[TEXT PASSAGE start]
Tuesday, October 9, 2012

Five favorite books



 
My five favorite books, read over and over, are: Sacajawea by Anna Lee Waldo (who grew up in my home town of Whitefish, Montana), Swiss Family Robinson by Johann David Wyss, Gone with the Wind by Margaret Mitchell, Savages by Shirley Conran, and Atlas Shrugged by Ayn Rand.
 
 
All of them, interestingly, are about survival. Sacajawea, of course, is about the famous Indian woman who guided Lewis and Clark. This is big book-- thick as a brick --  and is fascinating. Inspired as a child picking up Indian spearheads from along the shores of Whitefish Lake, it took Waldo 10 years to write it this marvelous book.
 
 
I love Swiss Family Robinson, especially the ways and means by which they survive and thrive after their shipwreck. I've always had a small smattering of skill in making something out of nothing and this is what, in this book, makes my heart flutter -- building shelter from salvaged boards and crafting bowls and utensils and using wits and skill to flourish and survive. Part of me has always embraced a bit of "pioneer woman," matching wits against whatever life throws at me.   
 
 
Gone with the Wind! Has there ever been a more marvelous book printed (well, except for the Bible)? What an amazing story this is. This book captured my heart with the first read and enlightens me with each additional read.
[TEXT PASSAGE end]
[PROVIDED RECORDS start]
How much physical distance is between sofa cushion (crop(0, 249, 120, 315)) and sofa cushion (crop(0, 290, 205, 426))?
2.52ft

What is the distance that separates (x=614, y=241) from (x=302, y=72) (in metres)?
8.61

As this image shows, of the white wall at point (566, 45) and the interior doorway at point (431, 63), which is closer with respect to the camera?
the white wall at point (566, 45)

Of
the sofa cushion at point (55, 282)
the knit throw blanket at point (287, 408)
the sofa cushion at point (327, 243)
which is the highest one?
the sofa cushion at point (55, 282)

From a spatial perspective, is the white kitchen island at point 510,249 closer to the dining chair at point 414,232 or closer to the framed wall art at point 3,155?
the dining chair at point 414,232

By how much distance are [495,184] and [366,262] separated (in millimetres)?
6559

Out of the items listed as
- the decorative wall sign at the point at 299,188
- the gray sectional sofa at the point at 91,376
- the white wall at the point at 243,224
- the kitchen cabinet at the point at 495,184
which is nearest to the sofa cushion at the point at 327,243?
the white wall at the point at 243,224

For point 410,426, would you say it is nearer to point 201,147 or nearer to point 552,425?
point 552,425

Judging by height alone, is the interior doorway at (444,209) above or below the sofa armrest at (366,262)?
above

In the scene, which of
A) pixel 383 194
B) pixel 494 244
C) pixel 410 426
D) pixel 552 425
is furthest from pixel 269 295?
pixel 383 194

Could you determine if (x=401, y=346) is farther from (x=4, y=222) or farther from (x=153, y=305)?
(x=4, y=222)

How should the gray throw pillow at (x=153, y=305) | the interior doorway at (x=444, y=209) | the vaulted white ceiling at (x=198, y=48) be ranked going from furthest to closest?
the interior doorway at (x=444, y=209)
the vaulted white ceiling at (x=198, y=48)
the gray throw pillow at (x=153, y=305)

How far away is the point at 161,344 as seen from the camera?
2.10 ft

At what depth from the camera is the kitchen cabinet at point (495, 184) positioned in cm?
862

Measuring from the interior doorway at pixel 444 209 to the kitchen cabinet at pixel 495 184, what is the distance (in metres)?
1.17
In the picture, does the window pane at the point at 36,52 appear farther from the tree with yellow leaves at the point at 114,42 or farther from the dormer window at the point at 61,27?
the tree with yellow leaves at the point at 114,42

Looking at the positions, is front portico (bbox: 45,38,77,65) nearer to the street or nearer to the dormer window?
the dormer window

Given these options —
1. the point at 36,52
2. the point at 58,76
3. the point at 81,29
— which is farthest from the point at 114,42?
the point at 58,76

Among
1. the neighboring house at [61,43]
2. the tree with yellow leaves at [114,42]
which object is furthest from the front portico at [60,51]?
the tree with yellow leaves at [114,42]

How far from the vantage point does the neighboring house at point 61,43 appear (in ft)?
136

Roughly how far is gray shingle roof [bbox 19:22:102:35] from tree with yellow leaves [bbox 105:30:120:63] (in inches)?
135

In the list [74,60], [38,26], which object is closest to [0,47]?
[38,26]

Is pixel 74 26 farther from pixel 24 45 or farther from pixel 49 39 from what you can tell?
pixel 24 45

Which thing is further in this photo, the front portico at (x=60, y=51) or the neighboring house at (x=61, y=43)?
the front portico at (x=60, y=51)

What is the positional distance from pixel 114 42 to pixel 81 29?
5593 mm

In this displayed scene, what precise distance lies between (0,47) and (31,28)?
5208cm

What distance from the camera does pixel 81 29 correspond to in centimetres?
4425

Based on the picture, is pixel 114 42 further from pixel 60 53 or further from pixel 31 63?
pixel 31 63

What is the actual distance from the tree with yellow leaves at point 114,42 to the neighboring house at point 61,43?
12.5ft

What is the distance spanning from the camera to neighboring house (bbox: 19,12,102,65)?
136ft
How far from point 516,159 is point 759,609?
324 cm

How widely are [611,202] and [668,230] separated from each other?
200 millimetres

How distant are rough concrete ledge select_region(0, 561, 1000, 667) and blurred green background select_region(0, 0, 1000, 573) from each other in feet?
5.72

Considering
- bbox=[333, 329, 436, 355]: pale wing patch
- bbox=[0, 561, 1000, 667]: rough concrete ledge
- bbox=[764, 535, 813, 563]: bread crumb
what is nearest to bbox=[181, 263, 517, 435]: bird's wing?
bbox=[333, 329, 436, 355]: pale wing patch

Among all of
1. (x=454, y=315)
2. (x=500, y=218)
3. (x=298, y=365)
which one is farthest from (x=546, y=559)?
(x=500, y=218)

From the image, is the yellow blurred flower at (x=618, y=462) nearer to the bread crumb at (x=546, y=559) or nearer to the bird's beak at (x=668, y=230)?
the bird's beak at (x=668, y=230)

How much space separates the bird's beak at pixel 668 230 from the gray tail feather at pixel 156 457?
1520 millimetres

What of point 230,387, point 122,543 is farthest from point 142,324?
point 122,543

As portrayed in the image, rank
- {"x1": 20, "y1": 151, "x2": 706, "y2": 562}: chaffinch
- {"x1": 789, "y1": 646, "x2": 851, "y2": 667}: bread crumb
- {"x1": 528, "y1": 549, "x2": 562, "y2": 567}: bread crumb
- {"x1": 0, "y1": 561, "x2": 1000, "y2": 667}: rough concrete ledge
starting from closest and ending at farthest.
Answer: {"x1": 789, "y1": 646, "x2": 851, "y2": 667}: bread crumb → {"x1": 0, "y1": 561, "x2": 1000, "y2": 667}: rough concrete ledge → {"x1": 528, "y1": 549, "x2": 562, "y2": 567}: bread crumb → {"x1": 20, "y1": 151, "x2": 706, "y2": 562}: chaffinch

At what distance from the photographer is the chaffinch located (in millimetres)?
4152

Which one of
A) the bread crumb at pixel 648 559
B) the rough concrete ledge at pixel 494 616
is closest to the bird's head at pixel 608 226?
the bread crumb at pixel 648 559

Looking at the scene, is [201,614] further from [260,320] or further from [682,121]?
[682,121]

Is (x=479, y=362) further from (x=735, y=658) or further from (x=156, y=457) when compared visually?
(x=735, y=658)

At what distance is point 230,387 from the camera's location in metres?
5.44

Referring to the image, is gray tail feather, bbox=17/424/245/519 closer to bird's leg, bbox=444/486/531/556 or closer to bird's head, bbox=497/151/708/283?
[PROVIDED RECORDS end]
**WHAT IS ASKED**.
**1)** Name the titles of the five favorite books given in the blog post about favorite books.
**2)** Continue the blog post about favorite books from the point where it stops.

**ANSWERS TO THE PROBLEMS**.
**1)** Sacajawea, Swiss Family Robinson, Gone with the Wind, Savages, and Atlas Shrugged.

**2)**
I have probably read Savages six times or more. In the past I've bought this book half dozen at a time to give to friends. It is the story of a band of spoiled wives who go with their corporate husbands on a junket to a tiny tropical country. When a catastrophe occurs the women are left to fend for themselves. This is truly a book of survival -- about a band of disparate, and desperate, women wandering the jungle and trying to stay alive.
 
 
I first read Atlas Shrugged just after high school and I still remember that feeling of despair and fear that a government could be so obtuse and terrifying in using its power to rid the country of capital enterprise. Everyone is urged to work for socialistic ventures, saving this or that helping these and those. The inventors, entrepreneurs, brilliant businessmen and their ilk are stifled and despised -- although their money isn't. They assuage their helplessness by going on strike.
 
 
 In this book, rules and regulations -- while touted to promote fairness and equality -- are geared to stop and inhibit progress. No one can own more than one business. If a person manufactures, say, shoes, he can't make more shoes than any other company making shoes. Production comes to a standstill as, one by one, the nations greatest minds and innovators disappear, leaving the country in chaos. And what happens next? Can't tell you, you have to read the book -- or watch the movie.
 
 
Even though I was so very young the first time I read this book it took days to shake the incredible alarm it set off in me. It was an urge to get ready for the apocalypse, to stock up and start preparing for the end of life as we know it. It was an unsettling sort of terror that the government could so stifle the very basic compulsion of man -- the ability to create and invent and build. That the government could steer a country into sneering at the basic human nature of wanting to excel and improve and succeed. For individuals to achieve!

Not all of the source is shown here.